Automatic correction of orbital elements using continuous thrust controlled in closed loop

This work aims to study and simulate the control of a spacecraft trajectory in order to correct automatically and simultaneously the orbital elements that define the orbit: semi-major axis, eccentricity, periapse argument, inclination and right ascension of the ascending node. Thus, to perform the control of the trajectory was used a propulsion system able to apply thrust with adjustable magnitude and direction of application. In this study it was considered that the propulsion system is controlled in closed loop, so the adjustments of the magnitude and direction of thrust depends on the error generated by comparing a reference state (position and velocity) and a current state.
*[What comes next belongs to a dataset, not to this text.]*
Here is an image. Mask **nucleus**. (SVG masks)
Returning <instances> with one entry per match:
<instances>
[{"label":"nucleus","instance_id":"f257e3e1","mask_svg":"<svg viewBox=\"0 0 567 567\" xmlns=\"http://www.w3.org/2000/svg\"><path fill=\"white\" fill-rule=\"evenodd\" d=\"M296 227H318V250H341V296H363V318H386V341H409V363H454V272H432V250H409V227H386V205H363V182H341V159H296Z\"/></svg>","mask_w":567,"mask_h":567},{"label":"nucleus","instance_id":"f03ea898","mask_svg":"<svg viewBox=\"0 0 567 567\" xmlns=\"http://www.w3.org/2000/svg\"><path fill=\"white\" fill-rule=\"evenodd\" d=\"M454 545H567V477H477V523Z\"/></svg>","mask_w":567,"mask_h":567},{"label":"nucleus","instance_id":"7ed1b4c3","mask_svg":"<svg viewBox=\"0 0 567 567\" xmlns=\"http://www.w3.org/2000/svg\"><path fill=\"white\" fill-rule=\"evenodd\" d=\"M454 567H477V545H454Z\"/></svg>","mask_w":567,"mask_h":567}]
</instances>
The reference state is determined according to the final orbital parameters. The current state is estimated at each step of the simulation, therefore, the reference and current states must be determined and compared at each step in order to generate the error signal that is inserted into the trajectory control system. However, the control of the orbital parameters simultaneously can be characterized as a multi-objective problem with conflicting goals. The correction of the semi-major axis causes an eccentricity modification and vice-versa. One possibility to deal with this problem is to define when and where to make adjustments for each of the parameters. Thus, the automatic control seeks the best way to correct each parameter, adjusting each one sequentially. At the end of the process all orbital parameters are automatically adjusted and maintained due to the use of the closed loop control system.